Sur le plan militaire, la sophistication de l’EIGS en moins d’une année est donc patente. Si le groupe fonctionne en petites cellules se déplaçant à motos, pour éviter le repérage par la force Barkhane et faciliter son ravitaillement, il est capable de mobiliser des effectifs importants -parfois une centaine d’hommes- pour attaquer des bases militaires ou autres installations fixes. Fait significatif, le groupe a de plus en plus recours aux SVBIED pour ouvrir les assauts, suivis de vagues de combattants portés en motos.
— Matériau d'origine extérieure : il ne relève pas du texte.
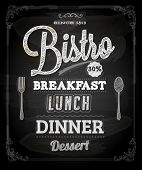 Bistro Chalkboard Poster, vector illustration for vintage design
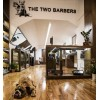 The Two Barbers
Il a accru son utilisation de feux indirects : aux tirs de mortiers s’ajoutent maintenant les tirs de roquettes sur affûts artisanaux. Son implantation locale parmi la population lui permet d’être bien renseigné et des drones ont été utilisés pour observer certaines bases militaires avant les attaques. Ce renforcement des tactiques militaires est probablement dû, pour partie, au lien rétabli avec l’appareil central et peut-être à la présence de cadres venus du Nigéria épauler leurs camarades du Sahel. L’EIGS tente manifestement de mettre à profit son nouveau potentiel militaire pour se tailler une base à cheval sur le nord du Burkina Faso, la région du Mali frontalière du Niger autour de Ménaka, et la région de Tillabéry au Niger. L’accélération des attaques depuis novembre dans ces 3 pays le montre bien. Cette stratégie réplique celle que la branche nigériane de l’EI a mis en œuvre au Nigéria entre juillet 2018 et les premiers mois de 2019.

L’armée burkinabée semble dépassée par les attaques à répétition des groupes islamistes. Quelles pistes permettraient d’inverser la tendance afin de faire jeu égal avec les organisations terroristes ?
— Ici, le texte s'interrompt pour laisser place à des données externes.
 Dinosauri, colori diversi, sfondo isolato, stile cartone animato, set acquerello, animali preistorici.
L’attaque sur Arbinda montre que des succès restent possibles contre les formations djihadistes. Le poste de gendarmerie d’Arbinda bénéficie sans doute d’un meilleur renseignement humain, peut-être en raison d’une bonne imbrication avec la population locale. Il ne faut pas oublier que les djihadistes sont, eux aussi, des locaux. Les plus âgés sont des vétérans des phases précédentes du djihad global. Face à des katibas djihadistes mobiles, enracinées localement et bénéficiant, elles aussi, d’un renseignement abondant, qui intimident la population en exécutant ceux qui collaborent avec les autorités (l’EIGS s’en prend ainsi aux chefs de village dans la région de Tillabéry au Niger pour faire place nette), utilisant des tactiques militaires de plus en plus sophistiquées (SVBIED, IED, drones, etc), les armées locales n’ont que peu de marge de manœuvre. Le risque est grand qu’elles demeurent « bunkerisées » dans leurs installations militaires sans en sortir, ou, en tout cas, qu’elles laissent de plus en plus l’initiative à l’adversaire.
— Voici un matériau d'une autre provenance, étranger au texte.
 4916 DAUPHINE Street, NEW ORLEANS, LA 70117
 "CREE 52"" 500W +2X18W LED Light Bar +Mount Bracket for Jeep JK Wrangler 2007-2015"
Les attaques récentes de bases le montrent bien : non seulement elles entraînent des pertes importantes chez les forces régulières, démoralisant les soldats, mais elles permettent en outre aux djihadistes de récupérer un butin matériel non négligeable qui nourrit les attaques suivantes. En ce sens, la présence de l’opération Barkhane se révèle cruciale, car l’armée française est en capacité de porter des coups aux djihadistes qui, sans être à proprement parler décisifs, amoindrissent parfois leurs possibilités d’action. Mais encore faut-il que les armées locales soient en mesure de profiter de cette « fenêtre » ouverte par l’opération Barkhane : actuellement, ce n’est pas le cas, pour des raisons politiques, socio-économiques, qui ont une influence sur les outils militaires de ces pays, le Burkina comme ses voisins.